I rarely mind my own business.  I'm a writer - if I simply minded my own business I'd be stale in three sentences.  But occasionally I actually do "mind my own business" - others might call it being a bit over self-involved - to the point of being a bit on the touchy side.  Not grouchy, not snarky, just a bit touchy.  Okay, fine, I'll cop to it.  BFD.   Yesterday morning, however, I really and truly was minding my own business.  I was in the editorial offices looking for a much-needed thing (probably a coffee refill to be honest) when someone asked THE QUESTION yet again:  "So, like, where do you get your inspiration?" 
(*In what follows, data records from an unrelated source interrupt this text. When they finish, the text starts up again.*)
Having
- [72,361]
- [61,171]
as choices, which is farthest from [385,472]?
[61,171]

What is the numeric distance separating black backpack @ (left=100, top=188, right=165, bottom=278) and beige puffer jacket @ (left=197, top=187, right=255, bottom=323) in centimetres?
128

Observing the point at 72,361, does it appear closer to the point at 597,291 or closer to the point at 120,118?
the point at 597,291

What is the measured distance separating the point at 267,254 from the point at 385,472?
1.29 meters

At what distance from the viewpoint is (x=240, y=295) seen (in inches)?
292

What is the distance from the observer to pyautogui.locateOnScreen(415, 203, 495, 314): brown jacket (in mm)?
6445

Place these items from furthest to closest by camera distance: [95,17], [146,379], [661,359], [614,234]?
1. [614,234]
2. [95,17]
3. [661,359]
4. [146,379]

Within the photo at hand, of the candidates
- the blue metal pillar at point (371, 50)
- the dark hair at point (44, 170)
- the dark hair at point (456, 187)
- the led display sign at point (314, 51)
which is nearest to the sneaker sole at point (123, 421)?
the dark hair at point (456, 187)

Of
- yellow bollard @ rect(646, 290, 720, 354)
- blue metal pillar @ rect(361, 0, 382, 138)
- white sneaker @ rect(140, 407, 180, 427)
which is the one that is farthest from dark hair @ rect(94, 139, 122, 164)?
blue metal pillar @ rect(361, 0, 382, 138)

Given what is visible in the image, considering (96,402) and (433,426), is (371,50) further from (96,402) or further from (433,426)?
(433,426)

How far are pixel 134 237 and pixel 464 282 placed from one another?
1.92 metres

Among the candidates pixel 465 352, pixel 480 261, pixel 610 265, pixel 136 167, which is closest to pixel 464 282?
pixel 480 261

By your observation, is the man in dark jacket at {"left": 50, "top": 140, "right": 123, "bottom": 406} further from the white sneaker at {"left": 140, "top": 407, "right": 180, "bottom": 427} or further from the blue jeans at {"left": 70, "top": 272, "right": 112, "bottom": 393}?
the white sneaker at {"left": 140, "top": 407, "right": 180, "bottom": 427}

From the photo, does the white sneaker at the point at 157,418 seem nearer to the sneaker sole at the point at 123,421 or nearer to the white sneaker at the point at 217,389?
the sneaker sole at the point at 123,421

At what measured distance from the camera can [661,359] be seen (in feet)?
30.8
So now what?  Do I make a philosophical, blather-filled comment about inspiration?  Should I be flip, tell him to f-off, or ignore it?  What could I do?  Well, on that sunny, warm, San Diego coast morning I said the first thing that came to mind.  "I get my inspiration from the Bank of America."

"Pardon me?"

"Yep, Bank of America."

"How can a bank give inspiration?  Do you sit in the lobby and people-watch?"

"Nope."

"Then I don't get it."

"If I don't give money to the Bank of America they will take my home.  I'm partial to that house so I write."

"Oh."

There is much, much more to the probably unlimited things that inspire me, of course.  There is also the simple need to write - but people who aren't writers rarely understand that so why say it?  And then we're back to minding my own business.  I write to pay the bank, I write to give money to Shell Oil, I write to travel, and finally, I write to live.  Part of the essential me is right here, right now with you as you read this.  I'm alive on the water, I'm alive on the dance floor, I'm alive in bed, I'm alive in front of a class, but I'm really alive at this keyboard, in my office at home - the Birthing Room.  The room where I give birth to ideas - good and bad - and send them on their way.